5) He’s enjoying the free ride
This isn’t what you want to hear, but if you’ve been paying for things in the relationship, there’s a chance he’s enjoying the perks and doesn’t want to leave.
It’s time to tighten that purse string and make it clear the free ride is over.
If he was only in it for the money, then you can guarantee he will bolt for the hills after it’s gone.
You’ll know if this is your guy.
- He’s the one that conveniently can’t find his wallet when it’s time to pay.
- He’s more than happy for you to shout more than your fair share of meals.
- He more often than not chooses to come around to your place rather than inviting you to his.
This is the classic definition of a sponge and one that you need to wring out and leave for dry.
6) He’s keeping his options open
Just because he has said no to a relationship now, doesn’t mean he won’t want one in the future.

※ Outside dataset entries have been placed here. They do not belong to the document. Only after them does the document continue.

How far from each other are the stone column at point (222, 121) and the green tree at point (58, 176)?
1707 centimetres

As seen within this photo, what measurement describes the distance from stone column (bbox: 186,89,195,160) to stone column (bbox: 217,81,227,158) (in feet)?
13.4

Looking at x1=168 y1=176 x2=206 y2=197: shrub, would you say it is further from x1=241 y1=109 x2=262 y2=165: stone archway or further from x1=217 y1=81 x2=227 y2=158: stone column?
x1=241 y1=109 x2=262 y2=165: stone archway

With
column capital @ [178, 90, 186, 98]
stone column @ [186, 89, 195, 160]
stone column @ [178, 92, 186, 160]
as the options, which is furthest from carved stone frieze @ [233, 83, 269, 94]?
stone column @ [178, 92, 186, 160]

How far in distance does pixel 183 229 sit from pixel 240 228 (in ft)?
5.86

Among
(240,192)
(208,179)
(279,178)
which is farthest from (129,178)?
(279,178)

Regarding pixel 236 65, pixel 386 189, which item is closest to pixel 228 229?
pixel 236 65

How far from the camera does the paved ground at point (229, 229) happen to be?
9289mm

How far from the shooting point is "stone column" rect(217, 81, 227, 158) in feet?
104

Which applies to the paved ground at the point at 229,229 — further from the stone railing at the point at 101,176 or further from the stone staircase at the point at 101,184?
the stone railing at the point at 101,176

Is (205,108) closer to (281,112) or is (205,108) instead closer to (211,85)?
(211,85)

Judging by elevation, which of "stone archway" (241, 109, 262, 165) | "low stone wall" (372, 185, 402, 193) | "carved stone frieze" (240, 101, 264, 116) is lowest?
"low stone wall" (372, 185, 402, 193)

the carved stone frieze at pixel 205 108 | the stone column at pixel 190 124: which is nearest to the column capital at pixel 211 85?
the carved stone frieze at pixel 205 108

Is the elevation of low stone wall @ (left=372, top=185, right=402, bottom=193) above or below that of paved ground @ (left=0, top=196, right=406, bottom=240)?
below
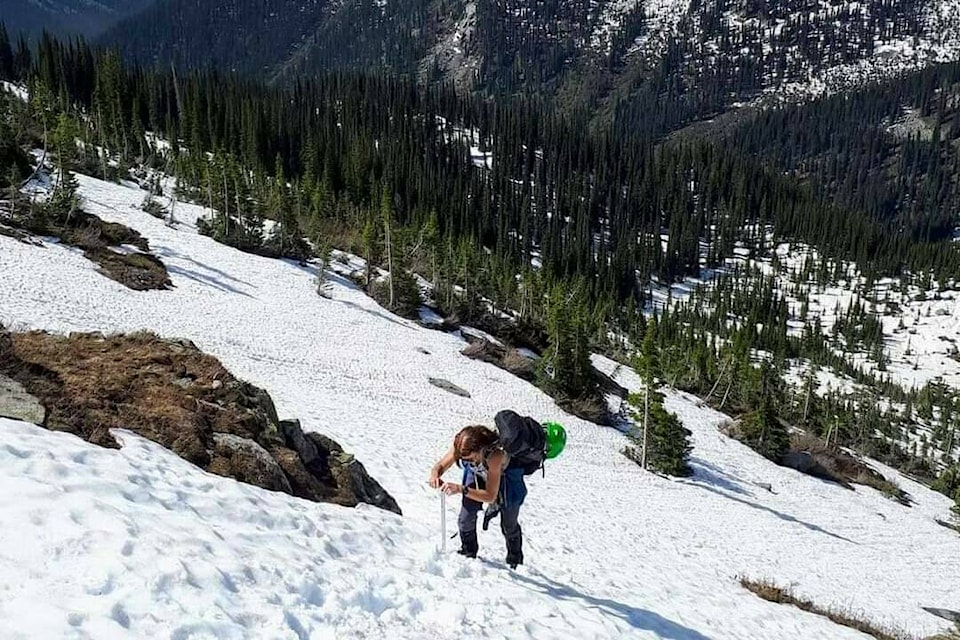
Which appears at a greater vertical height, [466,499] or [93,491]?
[93,491]

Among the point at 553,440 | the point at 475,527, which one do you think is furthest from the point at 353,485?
the point at 553,440

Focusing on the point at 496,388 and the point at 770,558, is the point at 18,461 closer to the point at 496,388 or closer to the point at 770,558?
the point at 770,558

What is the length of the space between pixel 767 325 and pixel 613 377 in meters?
92.9

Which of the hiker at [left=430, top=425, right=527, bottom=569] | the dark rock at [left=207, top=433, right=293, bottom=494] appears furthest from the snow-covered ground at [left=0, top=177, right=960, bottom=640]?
the dark rock at [left=207, top=433, right=293, bottom=494]

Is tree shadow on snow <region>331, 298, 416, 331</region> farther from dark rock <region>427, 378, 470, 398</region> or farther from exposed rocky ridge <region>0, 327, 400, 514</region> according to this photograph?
exposed rocky ridge <region>0, 327, 400, 514</region>

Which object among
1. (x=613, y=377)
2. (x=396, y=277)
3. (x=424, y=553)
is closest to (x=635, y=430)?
(x=613, y=377)

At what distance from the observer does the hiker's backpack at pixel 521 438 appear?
6.88 metres

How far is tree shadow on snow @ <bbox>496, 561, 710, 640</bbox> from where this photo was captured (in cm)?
818

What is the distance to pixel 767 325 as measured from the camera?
416ft

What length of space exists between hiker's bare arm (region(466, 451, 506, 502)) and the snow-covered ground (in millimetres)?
1253

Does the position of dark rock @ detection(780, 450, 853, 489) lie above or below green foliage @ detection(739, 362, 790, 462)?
below

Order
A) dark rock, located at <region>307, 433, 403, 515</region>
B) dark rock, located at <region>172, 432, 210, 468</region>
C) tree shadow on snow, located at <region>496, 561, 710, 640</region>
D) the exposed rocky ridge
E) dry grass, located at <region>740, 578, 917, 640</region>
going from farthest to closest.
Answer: dry grass, located at <region>740, 578, 917, 640</region>
dark rock, located at <region>307, 433, 403, 515</region>
dark rock, located at <region>172, 432, 210, 468</region>
the exposed rocky ridge
tree shadow on snow, located at <region>496, 561, 710, 640</region>

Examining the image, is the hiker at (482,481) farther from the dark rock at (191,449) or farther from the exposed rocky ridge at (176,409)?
the dark rock at (191,449)

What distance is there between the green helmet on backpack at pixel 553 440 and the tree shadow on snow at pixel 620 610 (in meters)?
2.28
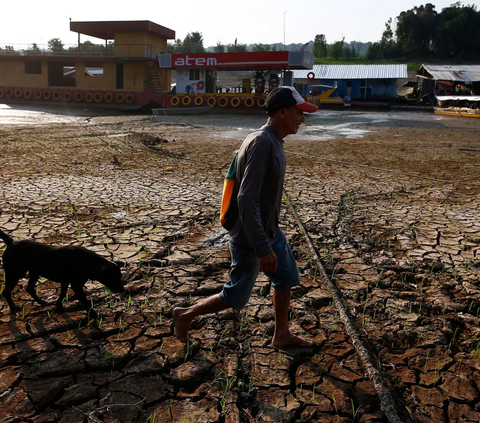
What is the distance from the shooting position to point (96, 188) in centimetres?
696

By staying close to you, he’s keeping his options open and allowing that to happen.
By casually seeing you, it means his limiting you from seeing other people without committing to being with you. It’s a win-win for him.
But is it working for you?
If you’re happy to wait, then go for it! Just make sure you realize he may never be ready to take on a relationship with you.
Nothing wrong with keeping your eyes open in the meantime…
Is he worth it?
Only you can answer that question. And the answer will be different for everyone, depending on the circumstances surrounding their relationship.
So, what next?
You should always go with your gut when it comes to matters of the heart.
What are your gut instincts telling you?
Listen to them and follow them when it comes time to make a decision about this guy.
Remember, he may feel like Mr. Perfect right now, but there are plenty more fish in the sea. And you’re one fine catch!